Your task is to copy each line of the records that includes the string "over".

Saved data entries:
------------------------------

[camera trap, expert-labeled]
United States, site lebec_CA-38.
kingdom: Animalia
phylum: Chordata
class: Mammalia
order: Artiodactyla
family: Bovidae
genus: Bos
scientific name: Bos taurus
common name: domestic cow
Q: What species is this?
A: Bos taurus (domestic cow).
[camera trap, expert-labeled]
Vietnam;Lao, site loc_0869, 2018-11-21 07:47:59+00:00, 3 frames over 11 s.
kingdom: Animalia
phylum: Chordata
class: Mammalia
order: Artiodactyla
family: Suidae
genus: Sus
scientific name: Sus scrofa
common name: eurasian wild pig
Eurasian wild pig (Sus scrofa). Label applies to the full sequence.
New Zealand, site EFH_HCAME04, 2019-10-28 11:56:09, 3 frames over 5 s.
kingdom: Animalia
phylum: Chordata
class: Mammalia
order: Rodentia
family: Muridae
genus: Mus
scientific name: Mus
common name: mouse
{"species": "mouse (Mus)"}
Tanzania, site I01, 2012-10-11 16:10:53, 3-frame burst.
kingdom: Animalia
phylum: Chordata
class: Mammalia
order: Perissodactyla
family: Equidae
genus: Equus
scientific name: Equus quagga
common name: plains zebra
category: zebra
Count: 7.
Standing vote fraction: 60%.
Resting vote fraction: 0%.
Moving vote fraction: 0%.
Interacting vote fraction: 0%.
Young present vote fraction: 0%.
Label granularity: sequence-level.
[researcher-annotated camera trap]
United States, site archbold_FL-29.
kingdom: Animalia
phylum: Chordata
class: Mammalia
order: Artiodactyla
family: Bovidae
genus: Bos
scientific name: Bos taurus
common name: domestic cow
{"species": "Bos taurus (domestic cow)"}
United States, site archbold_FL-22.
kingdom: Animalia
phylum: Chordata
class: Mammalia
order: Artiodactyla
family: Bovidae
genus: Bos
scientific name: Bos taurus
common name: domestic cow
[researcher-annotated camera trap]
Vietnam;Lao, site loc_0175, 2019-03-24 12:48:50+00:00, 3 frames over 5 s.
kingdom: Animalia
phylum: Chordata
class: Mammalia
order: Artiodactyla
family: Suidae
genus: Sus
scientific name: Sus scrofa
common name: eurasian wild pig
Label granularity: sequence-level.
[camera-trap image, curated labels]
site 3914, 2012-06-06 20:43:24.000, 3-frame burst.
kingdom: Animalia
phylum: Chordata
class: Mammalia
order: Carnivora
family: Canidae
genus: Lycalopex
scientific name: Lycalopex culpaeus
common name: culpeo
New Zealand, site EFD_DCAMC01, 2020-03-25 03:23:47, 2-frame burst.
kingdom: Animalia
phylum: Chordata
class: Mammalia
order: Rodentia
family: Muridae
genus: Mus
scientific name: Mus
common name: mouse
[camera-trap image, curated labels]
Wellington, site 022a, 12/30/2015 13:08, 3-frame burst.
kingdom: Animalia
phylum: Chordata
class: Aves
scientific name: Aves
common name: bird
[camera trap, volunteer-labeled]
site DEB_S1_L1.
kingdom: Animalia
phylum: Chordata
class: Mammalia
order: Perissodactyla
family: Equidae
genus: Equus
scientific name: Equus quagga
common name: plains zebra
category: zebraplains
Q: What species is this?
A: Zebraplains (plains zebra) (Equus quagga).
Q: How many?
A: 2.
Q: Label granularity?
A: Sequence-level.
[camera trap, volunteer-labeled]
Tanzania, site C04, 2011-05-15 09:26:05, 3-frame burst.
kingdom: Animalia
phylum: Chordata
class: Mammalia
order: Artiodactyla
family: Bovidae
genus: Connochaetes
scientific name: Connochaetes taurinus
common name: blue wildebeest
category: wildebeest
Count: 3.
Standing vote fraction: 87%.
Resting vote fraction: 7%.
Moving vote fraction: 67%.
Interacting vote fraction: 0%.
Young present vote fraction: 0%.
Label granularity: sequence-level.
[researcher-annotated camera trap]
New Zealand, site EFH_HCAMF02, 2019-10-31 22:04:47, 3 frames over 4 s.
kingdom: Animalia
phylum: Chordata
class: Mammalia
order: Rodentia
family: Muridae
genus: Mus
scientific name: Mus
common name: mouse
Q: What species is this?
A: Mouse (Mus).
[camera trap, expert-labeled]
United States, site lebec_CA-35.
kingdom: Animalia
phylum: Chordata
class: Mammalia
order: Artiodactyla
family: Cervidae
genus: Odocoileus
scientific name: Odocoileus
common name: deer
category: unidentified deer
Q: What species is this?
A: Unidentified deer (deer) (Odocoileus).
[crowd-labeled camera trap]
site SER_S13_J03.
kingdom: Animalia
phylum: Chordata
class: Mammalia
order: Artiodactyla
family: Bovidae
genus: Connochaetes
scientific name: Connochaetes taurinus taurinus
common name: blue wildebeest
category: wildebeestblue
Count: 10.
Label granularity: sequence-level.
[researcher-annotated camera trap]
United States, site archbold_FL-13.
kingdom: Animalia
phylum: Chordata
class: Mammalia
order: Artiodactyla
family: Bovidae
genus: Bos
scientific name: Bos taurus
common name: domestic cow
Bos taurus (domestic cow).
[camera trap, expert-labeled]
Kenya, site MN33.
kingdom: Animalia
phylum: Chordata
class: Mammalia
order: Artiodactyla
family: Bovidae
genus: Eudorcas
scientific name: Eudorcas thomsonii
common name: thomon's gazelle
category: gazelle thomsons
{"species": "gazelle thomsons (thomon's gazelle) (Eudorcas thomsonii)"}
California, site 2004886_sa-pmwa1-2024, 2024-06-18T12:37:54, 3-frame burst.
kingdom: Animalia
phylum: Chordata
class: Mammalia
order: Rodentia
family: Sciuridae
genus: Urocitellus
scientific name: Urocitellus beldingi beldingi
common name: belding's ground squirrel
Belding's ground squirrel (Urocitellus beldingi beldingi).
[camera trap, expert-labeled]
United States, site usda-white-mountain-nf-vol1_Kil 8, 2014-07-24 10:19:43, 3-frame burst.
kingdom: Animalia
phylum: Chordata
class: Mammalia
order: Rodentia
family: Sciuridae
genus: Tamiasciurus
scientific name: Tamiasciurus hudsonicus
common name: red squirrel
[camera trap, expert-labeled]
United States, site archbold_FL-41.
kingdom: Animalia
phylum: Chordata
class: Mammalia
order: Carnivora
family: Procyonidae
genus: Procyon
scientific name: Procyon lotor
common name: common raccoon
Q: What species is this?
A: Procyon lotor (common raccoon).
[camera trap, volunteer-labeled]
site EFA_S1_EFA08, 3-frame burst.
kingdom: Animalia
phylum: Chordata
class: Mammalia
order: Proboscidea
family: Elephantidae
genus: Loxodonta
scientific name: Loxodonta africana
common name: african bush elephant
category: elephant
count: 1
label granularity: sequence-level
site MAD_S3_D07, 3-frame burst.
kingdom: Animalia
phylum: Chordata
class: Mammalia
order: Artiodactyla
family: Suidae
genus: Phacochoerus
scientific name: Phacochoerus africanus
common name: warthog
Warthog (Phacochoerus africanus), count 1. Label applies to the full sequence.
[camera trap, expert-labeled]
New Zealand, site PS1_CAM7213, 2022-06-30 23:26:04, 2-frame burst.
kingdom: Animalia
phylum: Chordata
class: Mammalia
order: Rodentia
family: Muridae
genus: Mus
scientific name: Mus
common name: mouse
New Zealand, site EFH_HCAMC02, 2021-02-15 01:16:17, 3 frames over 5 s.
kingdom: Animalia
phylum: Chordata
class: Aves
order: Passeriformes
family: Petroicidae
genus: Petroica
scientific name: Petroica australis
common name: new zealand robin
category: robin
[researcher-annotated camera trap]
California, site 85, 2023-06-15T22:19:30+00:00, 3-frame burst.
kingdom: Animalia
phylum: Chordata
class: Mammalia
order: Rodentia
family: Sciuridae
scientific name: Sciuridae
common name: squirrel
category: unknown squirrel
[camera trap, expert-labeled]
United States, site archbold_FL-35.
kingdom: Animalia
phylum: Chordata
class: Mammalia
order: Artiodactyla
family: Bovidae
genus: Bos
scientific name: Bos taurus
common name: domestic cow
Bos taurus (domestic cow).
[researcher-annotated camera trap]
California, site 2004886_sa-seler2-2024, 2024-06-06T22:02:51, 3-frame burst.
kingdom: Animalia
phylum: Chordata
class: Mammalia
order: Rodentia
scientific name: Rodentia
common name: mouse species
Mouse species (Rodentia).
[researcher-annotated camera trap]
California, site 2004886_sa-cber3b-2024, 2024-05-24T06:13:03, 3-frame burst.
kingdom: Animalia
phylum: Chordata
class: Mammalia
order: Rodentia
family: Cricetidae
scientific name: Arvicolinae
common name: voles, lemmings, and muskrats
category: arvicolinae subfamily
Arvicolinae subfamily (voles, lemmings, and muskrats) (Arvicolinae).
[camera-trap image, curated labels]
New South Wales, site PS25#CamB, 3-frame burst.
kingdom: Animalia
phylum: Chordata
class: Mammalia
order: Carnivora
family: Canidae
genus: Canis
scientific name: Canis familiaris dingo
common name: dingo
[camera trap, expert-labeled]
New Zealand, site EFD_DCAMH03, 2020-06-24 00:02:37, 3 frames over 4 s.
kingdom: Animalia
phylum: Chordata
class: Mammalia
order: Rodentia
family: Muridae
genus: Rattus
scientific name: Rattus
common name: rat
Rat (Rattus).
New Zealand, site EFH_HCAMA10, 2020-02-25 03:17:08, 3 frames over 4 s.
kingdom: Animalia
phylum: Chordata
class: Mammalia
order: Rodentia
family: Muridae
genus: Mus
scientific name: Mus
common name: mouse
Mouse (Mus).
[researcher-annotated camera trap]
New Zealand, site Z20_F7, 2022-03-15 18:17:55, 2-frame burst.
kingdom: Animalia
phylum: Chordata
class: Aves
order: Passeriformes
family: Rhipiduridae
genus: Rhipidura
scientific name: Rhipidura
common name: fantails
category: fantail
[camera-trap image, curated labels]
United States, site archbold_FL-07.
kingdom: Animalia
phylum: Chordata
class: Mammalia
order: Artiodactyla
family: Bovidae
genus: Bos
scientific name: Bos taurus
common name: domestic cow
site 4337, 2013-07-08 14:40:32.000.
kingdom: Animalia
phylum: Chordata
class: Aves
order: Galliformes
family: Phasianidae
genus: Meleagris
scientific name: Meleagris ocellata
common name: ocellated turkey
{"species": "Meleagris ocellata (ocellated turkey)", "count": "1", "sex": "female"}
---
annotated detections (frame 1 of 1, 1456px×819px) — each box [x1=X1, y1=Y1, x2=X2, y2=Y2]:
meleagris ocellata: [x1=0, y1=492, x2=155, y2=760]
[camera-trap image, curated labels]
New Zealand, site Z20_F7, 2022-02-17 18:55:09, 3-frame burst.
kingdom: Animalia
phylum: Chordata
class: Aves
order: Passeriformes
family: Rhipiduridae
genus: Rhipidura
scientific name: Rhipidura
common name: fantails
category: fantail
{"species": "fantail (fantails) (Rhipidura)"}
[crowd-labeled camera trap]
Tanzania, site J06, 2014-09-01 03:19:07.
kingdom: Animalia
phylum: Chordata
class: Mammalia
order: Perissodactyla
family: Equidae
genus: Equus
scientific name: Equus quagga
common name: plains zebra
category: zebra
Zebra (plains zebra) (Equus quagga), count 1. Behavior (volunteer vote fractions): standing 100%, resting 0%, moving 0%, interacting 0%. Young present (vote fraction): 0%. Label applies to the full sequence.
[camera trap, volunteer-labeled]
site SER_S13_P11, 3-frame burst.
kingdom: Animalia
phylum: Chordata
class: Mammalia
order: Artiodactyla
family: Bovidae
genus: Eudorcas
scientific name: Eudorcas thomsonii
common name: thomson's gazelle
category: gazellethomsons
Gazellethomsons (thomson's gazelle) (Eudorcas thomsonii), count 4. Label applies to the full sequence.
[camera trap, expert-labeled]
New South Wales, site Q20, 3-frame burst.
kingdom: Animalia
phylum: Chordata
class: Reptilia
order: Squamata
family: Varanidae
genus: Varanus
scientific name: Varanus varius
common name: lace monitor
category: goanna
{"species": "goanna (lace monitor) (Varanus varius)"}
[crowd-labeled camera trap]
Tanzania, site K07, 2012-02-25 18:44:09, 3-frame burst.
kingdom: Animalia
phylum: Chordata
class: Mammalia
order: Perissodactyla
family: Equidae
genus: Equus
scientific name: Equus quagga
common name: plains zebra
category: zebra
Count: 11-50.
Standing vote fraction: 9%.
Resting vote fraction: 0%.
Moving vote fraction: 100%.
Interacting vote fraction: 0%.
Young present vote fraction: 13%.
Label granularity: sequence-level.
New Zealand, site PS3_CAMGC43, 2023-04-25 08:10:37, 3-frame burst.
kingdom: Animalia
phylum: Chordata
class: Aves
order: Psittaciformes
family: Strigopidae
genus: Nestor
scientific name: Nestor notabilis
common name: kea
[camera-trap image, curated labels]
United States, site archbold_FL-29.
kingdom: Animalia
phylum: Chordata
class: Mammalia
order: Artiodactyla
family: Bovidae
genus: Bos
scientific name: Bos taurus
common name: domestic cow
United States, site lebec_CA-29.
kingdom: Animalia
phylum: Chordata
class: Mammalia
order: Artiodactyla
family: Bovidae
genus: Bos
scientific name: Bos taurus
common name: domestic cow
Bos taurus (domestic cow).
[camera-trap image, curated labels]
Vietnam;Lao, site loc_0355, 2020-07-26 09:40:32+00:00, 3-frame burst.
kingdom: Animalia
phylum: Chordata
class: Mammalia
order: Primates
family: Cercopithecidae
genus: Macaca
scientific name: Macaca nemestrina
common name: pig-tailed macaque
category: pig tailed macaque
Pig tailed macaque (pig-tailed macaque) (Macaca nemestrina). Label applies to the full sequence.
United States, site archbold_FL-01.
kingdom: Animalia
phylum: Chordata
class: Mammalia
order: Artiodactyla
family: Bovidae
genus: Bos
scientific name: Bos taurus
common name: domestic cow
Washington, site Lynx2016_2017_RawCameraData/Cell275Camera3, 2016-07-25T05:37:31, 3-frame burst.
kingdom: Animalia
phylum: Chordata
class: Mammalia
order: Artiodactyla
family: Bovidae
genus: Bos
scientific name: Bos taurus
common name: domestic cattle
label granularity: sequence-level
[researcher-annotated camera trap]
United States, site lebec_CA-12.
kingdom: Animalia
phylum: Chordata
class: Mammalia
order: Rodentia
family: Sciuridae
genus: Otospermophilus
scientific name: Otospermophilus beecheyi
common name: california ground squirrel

------------------------------

ANSWER BOX:
Vietnam;Lao, site loc_0869, 2018-11-21 07:47:59+00:00, 3 frames over 11 s.
New Zealand, site EFH_HCAME04, 2019-10-28 11:56:09, 3 frames over 5 s.
Vietnam;Lao, site loc_0175, 2019-03-24 12:48:50+00:00, 3 frames over 5 s.
New Zealand, site EFH_HCAMF02, 2019-10-31 22:04:47, 3 frames over 4 s.
New Zealand, site EFH_HCAMC02, 2021-02-15 01:16:17, 3 frames over 5 s.
New Zealand, site EFD_DCAMH03, 2020-06-24 00:02:37, 3 frames over 4 s.
New Zealand, site EFH_HCAMA10, 2020-02-25 03:17:08, 3 frames over 4 s.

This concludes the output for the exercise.